### Work order
Reproduce every line below exactly as written; do not include the images.

### Recorded information
##########
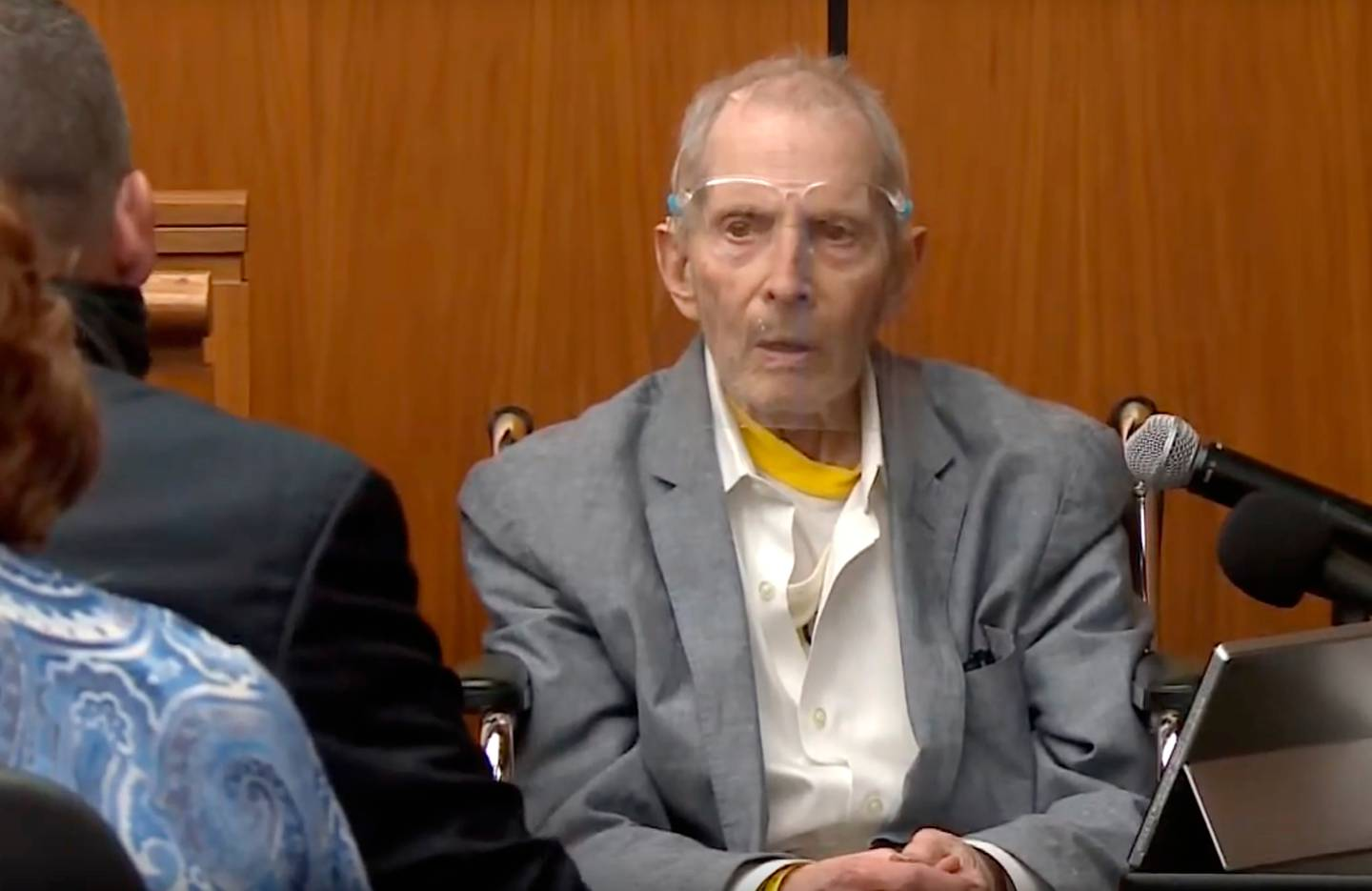 Real estate heir Robert Durst answers questions while taking the stand during his murder trial in August 2021. Photo / AP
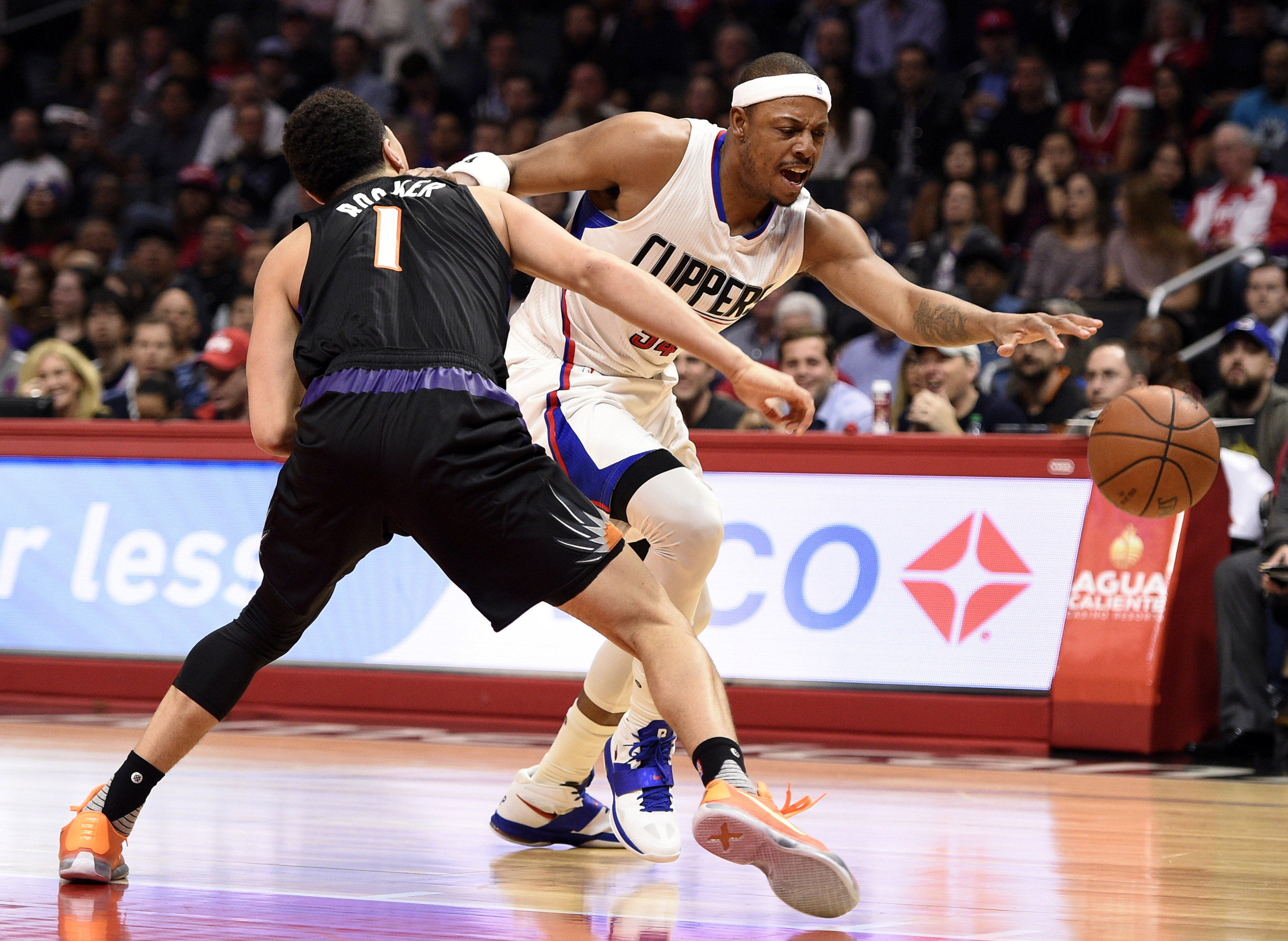 9132167-nba-phoenix-suns-at-los-angeles-clippers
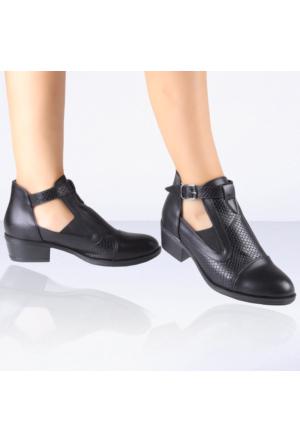 İnce Topuk Siyah Kısa Topuklu Ayakkabı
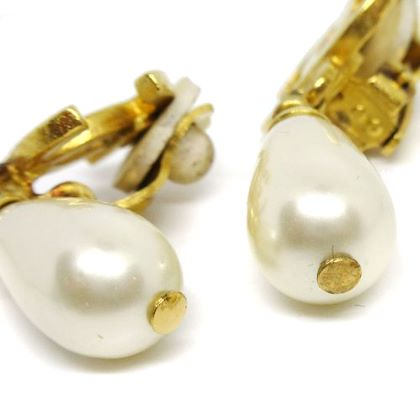 chanel-cc-logos-imitation-pearl-shaking-clip-on-earrings-gold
##########
### Your response
 Real estate heir Robert Durst answers questions while taking the stand during his murder trial in August 2021. Photo / AP
 9132167-nba-phoenix-suns-at-los-angeles-clippers
 İnce Topuk Siyah Kısa Topuklu Ayakkabı
 chanel-cc-logos-imitation-pearl-shaking-clip-on-earrings-gold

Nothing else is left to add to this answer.